* _EXTRAIT À LIRE_:
+++
Laurent Alexandre et Alexandre Tsicopoulos

Pourquoi les entreprises n’ont plus intérêt à former leurs salariés à l’ère de l’IA

Pendant des décennies, la formation professionnelle a été l’un des piliers du capitalisme moderne. Former ses salariés, c’était investir dans l’avenir. Un pari rationnel sur la montée en compétence et la fidélisation. Mais ce modèle est en train de mourir puisqu’à l’ère de l’IA et du savoir externalisé, former les salariés n’est plus un investissement, c’est un investissement à perte.

D’abord, parce que la durée de vie des compétences humaines s’effondre. Jadis, un savoir technique pouvait rester pertinent 10 ou 20 ans. Aujourd’hui, dans des métiers comme le code, le marketing digital, la gestion documentaire ou même l’analyse stratégique, un outil peut devenir obsolète en six mois. L’arrivée constante de nouvelles IA toujours plus puissantes et plus intuitives rend les formations humaines caduques avant même leur digestion complète. Former quelqu’un à une compétence où l’IA s’apprête à exceller, c’est former un futur “inemployable”. La courbe de retour sur investissement est inversée.
+++
* _CONSIGNE_: Recopiez mot pour mot le passage du texte sur la formation des salariés, depuis « Pendant des décennies, la » jusqu'à « investissement à perte. » inclus.

[Données extraites]
+++
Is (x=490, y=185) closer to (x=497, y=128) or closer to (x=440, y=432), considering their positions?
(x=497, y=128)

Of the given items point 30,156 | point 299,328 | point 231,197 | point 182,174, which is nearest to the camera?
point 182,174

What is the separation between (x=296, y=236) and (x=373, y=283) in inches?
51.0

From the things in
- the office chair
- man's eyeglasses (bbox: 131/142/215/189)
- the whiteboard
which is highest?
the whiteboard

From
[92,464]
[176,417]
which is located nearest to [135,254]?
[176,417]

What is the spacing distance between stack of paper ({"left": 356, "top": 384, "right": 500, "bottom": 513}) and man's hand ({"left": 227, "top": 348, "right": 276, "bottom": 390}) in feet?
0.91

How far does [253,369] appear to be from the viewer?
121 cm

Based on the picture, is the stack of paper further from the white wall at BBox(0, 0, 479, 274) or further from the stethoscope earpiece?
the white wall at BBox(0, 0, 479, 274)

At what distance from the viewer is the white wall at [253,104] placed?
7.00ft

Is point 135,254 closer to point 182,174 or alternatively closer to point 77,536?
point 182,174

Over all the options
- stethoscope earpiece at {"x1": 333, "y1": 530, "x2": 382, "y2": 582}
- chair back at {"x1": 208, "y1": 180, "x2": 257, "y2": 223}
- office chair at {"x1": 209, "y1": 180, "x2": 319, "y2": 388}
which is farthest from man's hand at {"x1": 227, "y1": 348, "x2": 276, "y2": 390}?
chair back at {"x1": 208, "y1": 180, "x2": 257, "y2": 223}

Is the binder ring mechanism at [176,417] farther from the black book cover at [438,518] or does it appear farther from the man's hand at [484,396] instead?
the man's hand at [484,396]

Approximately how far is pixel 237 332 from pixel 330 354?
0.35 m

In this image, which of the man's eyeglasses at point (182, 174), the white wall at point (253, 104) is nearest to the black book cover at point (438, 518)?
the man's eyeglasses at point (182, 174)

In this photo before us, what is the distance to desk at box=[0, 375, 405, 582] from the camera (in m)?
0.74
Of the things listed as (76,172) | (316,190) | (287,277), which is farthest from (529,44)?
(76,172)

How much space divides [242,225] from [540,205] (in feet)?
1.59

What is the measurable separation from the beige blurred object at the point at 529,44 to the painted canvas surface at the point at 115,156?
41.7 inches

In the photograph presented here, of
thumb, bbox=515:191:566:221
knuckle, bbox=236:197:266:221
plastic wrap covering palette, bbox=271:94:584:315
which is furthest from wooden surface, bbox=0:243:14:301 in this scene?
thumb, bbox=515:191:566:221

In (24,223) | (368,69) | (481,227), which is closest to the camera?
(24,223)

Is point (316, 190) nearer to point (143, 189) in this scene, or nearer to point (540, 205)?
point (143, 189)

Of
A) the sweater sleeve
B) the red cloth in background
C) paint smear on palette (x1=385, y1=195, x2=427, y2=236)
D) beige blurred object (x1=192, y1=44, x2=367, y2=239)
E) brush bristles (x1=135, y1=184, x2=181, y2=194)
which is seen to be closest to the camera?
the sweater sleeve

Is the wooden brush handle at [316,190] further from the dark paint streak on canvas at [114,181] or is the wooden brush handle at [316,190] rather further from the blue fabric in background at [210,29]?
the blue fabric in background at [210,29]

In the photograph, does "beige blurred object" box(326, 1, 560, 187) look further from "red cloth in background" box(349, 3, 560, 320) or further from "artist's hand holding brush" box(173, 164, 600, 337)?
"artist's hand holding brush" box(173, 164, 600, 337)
+++
* _BONNE RÉPONSE_:
Pendant des décennies, la formation professionnelle a été l’un des piliers du capitalisme moderne. Former ses salariés, c’était investir dans l’avenir. Un pari rationnel sur la montée en compétence et la fidélisation. Mais ce modèle est en train de mourir puisqu’à l’ère de l’IA et du savoir externalisé, former les salariés n’est plus un investissement, c’est un investissement à perte.